Passive Management

Passive management is a style of management associated with mutual and exchange-traded funds (ETF) where a fund’s portfolio mirrors a market index. Passive management is the opposite of active management in which a fund’s manager(s) attempt to beat the market with various investing strategies and buying/selling decisions of a portfolio’s securities. Passive management is also referred to as “passive strategy,” “passive investing” or ” index investing.” — Investopedia

“Indexing” Attempts to Match Returns of Benchmark

Graphic: Adapted from Dimensional Fund Advisors. Past performance is no guarantee of future results.

Index funds hold a basket of securities represented in the index (or benchmark) and, like factor investing, leverage diversification to minimize risk. Index investment strategies are typically defined by a commercial index provider, and the manager has no control over what the fund holds.

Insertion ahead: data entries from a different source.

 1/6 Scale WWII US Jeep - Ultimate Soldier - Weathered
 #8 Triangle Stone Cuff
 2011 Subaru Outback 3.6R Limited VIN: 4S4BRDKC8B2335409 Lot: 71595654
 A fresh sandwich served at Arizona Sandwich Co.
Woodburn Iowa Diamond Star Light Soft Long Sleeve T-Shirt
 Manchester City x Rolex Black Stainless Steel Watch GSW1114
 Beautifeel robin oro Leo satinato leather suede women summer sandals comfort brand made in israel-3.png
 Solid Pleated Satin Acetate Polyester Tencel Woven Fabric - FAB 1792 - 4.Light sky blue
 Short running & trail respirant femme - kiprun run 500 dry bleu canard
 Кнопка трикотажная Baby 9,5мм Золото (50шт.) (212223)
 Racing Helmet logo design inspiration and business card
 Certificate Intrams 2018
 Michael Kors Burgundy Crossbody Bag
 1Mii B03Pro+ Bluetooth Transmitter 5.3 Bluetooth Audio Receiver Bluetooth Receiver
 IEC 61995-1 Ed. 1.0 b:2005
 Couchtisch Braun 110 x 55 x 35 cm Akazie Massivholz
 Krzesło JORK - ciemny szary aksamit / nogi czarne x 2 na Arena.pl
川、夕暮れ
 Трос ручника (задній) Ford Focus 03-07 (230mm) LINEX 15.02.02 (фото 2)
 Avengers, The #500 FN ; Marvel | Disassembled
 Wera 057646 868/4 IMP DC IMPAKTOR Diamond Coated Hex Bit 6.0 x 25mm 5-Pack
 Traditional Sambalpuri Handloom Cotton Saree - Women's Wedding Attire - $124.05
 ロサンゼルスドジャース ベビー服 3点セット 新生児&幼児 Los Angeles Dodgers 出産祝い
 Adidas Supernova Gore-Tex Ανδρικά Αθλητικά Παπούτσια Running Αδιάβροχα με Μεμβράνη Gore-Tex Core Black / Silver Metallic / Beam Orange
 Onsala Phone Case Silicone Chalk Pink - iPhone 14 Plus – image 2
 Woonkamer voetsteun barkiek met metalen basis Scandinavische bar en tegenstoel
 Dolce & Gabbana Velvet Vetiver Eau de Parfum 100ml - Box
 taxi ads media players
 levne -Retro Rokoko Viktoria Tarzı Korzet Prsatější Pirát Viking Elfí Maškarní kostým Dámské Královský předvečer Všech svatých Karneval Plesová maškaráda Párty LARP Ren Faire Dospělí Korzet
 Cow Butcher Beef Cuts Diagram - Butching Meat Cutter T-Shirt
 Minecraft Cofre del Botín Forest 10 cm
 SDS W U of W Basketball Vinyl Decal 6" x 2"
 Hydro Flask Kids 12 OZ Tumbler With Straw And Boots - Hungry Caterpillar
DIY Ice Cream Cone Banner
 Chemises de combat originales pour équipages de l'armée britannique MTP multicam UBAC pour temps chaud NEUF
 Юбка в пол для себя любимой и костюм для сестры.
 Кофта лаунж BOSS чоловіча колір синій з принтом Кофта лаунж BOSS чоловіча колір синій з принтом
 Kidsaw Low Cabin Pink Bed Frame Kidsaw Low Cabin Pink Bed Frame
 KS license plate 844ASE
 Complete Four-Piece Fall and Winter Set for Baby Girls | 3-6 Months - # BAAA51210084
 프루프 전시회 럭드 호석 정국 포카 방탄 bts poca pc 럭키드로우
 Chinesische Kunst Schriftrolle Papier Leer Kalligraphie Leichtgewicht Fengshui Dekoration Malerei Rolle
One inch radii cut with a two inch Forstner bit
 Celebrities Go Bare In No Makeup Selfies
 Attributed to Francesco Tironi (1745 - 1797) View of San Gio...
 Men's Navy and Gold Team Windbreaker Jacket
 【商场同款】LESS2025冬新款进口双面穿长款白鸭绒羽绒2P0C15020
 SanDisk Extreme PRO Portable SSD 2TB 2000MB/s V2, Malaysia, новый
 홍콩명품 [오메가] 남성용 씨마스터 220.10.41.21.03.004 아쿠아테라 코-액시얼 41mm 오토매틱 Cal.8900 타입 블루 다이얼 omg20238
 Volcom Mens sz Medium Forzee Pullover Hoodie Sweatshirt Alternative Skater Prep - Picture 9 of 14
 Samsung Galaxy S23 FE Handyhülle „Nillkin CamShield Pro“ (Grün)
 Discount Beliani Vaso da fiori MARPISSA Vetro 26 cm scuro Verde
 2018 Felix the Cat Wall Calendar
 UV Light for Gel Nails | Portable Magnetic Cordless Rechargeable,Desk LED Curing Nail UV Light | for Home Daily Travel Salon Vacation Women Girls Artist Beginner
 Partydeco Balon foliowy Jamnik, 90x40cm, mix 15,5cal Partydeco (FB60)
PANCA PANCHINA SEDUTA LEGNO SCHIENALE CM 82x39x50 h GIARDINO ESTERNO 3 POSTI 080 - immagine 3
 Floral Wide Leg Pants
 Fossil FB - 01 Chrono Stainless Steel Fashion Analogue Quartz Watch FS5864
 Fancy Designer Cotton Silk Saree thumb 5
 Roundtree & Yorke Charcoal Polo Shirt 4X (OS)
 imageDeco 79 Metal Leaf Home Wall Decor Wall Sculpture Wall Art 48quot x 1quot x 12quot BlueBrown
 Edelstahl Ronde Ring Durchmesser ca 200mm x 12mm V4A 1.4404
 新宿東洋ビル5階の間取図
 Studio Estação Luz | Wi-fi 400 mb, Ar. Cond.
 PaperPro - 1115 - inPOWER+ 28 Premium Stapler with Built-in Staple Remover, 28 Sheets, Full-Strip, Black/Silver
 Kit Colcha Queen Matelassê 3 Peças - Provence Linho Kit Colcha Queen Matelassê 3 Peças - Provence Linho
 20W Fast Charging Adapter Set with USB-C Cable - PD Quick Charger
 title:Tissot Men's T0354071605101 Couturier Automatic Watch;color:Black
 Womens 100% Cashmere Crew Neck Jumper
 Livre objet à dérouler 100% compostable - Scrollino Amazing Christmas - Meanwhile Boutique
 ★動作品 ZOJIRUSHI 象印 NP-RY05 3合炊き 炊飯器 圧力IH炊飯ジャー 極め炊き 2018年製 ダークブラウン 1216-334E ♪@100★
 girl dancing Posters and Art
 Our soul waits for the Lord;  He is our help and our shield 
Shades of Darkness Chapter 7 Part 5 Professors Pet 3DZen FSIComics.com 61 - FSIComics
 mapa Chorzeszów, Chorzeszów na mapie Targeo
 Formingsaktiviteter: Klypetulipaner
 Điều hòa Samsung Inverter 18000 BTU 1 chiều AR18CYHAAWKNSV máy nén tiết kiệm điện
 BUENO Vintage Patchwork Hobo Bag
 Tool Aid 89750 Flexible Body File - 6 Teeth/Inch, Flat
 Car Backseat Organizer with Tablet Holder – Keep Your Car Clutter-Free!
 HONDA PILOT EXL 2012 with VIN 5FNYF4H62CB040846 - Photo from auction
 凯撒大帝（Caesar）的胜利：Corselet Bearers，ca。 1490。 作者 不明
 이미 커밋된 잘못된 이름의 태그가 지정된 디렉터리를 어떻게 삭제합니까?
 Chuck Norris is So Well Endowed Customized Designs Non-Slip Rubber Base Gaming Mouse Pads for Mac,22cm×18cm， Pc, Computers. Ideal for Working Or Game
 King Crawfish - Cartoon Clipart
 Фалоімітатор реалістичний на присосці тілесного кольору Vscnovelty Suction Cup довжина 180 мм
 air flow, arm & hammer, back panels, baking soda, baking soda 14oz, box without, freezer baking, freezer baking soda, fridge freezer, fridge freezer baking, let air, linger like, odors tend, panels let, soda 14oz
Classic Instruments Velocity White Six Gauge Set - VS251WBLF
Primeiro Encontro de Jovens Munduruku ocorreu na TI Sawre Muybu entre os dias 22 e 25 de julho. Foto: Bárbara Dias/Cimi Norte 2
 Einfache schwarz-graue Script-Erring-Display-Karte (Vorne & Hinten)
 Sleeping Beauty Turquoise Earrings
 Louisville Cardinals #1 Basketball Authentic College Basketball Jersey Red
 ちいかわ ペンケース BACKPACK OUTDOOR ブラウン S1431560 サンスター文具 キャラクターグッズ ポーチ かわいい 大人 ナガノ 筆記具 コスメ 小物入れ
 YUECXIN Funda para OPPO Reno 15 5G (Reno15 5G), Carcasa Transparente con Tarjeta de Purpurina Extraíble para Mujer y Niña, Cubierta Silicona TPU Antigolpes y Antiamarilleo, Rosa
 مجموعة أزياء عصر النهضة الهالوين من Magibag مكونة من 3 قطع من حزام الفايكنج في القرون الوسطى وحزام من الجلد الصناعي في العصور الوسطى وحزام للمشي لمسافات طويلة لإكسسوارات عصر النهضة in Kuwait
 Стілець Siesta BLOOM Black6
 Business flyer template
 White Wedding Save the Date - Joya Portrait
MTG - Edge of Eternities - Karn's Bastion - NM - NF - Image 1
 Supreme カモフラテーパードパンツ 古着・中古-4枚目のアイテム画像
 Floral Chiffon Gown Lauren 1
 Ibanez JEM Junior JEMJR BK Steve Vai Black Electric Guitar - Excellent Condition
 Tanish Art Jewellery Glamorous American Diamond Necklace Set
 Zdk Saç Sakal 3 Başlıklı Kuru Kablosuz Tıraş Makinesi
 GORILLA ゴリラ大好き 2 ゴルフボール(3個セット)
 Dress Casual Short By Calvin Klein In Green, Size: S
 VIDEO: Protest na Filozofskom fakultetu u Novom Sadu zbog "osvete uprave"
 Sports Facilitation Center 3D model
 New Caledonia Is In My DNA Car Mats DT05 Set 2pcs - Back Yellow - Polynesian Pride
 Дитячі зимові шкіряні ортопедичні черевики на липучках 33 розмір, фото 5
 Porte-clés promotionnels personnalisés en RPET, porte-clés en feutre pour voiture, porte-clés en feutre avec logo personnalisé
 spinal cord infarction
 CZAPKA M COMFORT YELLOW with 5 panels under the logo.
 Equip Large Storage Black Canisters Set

Although index funds generally track returns of their benchmark (before fees), the returns of low carbon index funds — which exclude or underweight fossil fuels — may experience an unknown amount of deviation, either positive or negative, from benchmarks like the S&P 500 and MSCI All Country World Index.

Since there’s now little doubt we’ll face significant climate change effects in our lifetimes, reducing exposure to fossil fuels — via passive, active or factor approaches — is likely to offer more upside than downside for long-term investors. However, you never know which market sectors will outperform from year to year in the short term.